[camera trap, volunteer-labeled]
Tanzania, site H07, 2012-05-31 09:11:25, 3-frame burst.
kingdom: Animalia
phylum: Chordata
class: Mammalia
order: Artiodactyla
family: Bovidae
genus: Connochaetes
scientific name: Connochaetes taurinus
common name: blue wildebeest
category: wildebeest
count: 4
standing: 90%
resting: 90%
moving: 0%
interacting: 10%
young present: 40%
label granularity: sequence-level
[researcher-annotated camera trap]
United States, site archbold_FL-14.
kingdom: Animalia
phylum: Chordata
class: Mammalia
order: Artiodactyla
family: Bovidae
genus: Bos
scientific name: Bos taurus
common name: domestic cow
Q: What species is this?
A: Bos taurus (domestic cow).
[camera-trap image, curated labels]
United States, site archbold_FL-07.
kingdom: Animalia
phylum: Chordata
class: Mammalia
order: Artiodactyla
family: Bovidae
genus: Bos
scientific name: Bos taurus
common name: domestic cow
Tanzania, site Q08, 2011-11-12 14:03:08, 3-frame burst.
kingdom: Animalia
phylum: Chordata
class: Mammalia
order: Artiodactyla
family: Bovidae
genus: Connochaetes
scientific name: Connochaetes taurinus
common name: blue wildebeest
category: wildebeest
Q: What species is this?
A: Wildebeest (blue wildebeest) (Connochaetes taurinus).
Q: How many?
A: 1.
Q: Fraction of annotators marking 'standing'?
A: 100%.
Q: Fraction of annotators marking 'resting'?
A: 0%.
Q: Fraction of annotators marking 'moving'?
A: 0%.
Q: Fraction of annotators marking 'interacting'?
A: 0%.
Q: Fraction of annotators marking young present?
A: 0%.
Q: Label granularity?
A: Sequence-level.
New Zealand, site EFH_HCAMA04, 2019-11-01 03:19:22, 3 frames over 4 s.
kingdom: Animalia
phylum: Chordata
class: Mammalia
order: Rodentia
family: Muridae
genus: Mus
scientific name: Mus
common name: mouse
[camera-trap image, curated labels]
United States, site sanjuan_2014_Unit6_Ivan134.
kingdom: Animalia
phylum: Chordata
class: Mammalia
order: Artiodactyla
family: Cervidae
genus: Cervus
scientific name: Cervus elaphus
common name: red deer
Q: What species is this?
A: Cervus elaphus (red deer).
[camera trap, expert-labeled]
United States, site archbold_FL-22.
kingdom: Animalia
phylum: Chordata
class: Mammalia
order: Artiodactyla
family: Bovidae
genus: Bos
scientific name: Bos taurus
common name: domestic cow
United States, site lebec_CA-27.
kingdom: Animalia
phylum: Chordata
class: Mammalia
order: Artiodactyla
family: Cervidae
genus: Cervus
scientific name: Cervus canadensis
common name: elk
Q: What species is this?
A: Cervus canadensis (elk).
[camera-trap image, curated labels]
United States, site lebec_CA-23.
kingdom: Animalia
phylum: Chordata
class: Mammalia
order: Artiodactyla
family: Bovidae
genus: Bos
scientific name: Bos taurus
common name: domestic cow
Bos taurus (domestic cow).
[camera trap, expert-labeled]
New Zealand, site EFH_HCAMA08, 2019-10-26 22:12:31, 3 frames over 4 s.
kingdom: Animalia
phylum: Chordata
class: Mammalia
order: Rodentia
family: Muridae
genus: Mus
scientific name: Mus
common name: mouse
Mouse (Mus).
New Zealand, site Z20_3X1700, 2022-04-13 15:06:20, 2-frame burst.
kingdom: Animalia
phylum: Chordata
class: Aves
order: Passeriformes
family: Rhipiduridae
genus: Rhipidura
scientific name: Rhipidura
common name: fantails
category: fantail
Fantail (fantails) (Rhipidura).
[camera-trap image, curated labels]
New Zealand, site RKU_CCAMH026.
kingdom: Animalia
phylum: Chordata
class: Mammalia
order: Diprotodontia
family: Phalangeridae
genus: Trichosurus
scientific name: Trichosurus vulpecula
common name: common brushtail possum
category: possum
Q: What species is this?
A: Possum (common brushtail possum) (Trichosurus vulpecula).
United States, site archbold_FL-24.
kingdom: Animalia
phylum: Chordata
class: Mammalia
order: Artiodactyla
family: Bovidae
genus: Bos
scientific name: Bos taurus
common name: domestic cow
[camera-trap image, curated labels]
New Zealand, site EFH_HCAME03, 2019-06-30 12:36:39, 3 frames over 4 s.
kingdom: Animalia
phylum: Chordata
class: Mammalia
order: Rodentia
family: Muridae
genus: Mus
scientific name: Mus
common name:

◆ ◆ ◆

◆ **ACTIVITY**: Please write out the whole listing exactly as given.

◆ **SOLUTION FOR THIS TASK**:
[camera trap, volunteer-labeled]
Tanzania, site H07, 2012-05-31 09:11:25, 3-frame burst.
kingdom: Animalia
phylum: Chordata
class: Mammalia
order: Artiodactyla
family: Bovidae
genus: Connochaetes
scientific name: Connochaetes taurinus
common name: blue wildebeest
category: wildebeest
count: 4
standing: 90%
resting: 90%
moving: 0%
interacting: 10%
young present: 40%
label granularity: sequence-level
[researcher-annotated camera trap]
United States, site archbold_FL-14.
kingdom: Animalia
phylum: Chordata
class: Mammalia
order: Artiodactyla
family: Bovidae
genus: Bos
scientific name: Bos taurus
common name: domestic cow
Q: What species is this?
A: Bos taurus (domestic cow).
[camera-trap image, curated labels]
United States, site archbold_FL-07.
kingdom: Animalia
phylum: Chordata
class: Mammalia
order: Artiodactyla
family: Bovidae
genus: Bos
scientific name: Bos taurus
common name: domestic cow
Tanzania, site Q08, 2011-11-12 14:03:08, 3-frame burst.
kingdom: Animalia
phylum: Chordata
class: Mammalia
order: Artiodactyla
family: Bovidae
genus: Connochaetes
scientific name: Connochaetes taurinus
common name: blue wildebeest
category: wildebeest
Q: What species is this?
A: Wildebeest (blue wildebeest) (Connochaetes taurinus).
Q: How many?
A: 1.
Q: Fraction of annotators marking 'standing'?
A: 100%.
Q: Fraction of annotators marking 'resting'?
A: 0%.
Q: Fraction of annotators marking 'moving'?
A: 0%.
Q: Fraction of annotators marking 'interacting'?
A: 0%.
Q: Fraction of annotators marking young present?
A: 0%.
Q: Label granularity?
A: Sequence-level.
New Zealand, site EFH_HCAMA04, 2019-11-01 03:19:22, 3 frames over 4 s.
kingdom: Animalia
phylum: Chordata
class: Mammalia
order: Rodentia
family: Muridae
genus: Mus
scientific name: Mus
common name: mouse
[camera-trap image, curated labels]
United States, site sanjuan_2014_Unit6_Ivan134.
kingdom: Animalia
phylum: Chordata
class: Mammalia
order: Artiodactyla
family: Cervidae
genus: Cervus
scientific name: Cervus elaphus
common name: red deer
Q: What species is this?
A: Cervus elaphus (red deer).
[camera trap, expert-labeled]
United States, site archbold_FL-22.
kingdom: Animalia
phylum: Chordata
class: Mammalia
order: Artiodactyla
family: Bovidae
genus: Bos
scientific name: Bos taurus
common name: domestic cow
United States, site lebec_CA-27.
kingdom: Animalia
phylum: Chordata
class: Mammalia
order: Artiodactyla
family: Cervidae
genus: Cervus
scientific name: Cervus canadensis
common name: elk
Q: What species is this?
A: Cervus canadensis (elk).
[camera-trap image, curated labels]
United States, site lebec_CA-23.
kingdom: Animalia
phylum: Chordata
class: Mammalia
order: Artiodactyla
family: Bovidae
genus: Bos
scientific name: Bos taurus
common name: domestic cow
Bos taurus (domestic cow).
[camera trap, expert-labeled]
New Zealand, site EFH_HCAMA08, 2019-10-26 22:12:31, 3 frames over 4 s.
kingdom: Animalia
phylum: Chordata
class: Mammalia
order: Rodentia
family: Muridae
genus: Mus
scientific name: Mus
common name: mouse
Mouse (Mus).
New Zealand, site Z20_3X1700, 2022-04-13 15:06:20, 2-frame burst.
kingdom: Animalia
phylum: Chordata
class: Aves
order: Passeriformes
family: Rhipiduridae
genus: Rhipidura
scientific name: Rhipidura
common name: fantails
category: fantail
Fantail (fantails) (Rhipidura).
[camera-trap image, curated labels]
New Zealand, site RKU_CCAMH026.
kingdom: Animalia
phylum: Chordata
class: Mammalia
order: Diprotodontia
family: Phalangeridae
genus: Trichosurus
scientific name: Trichosurus vulpecula
common name: common brushtail possum
category: possum
Q: What species is this?
A: Possum (common brushtail possum) (Trichosurus vulpecula).
United States, site archbold_FL-24.
kingdom: Animalia
phylum: Chordata
class: Mammalia
order: Artiodactyla
family: Bovidae
genus: Bos
scientific name: Bos taurus
common name: domestic cow
[camera-trap image, curated labels]
New Zealand, site EFH_HCAME03, 2019-06-30 12:36:39, 3 frames over 4 s.
kingdom: Animalia
phylum: Chordata
class: Mammalia
order: Rodentia
family: Muridae
genus: Mus
scientific name: Mus
common name:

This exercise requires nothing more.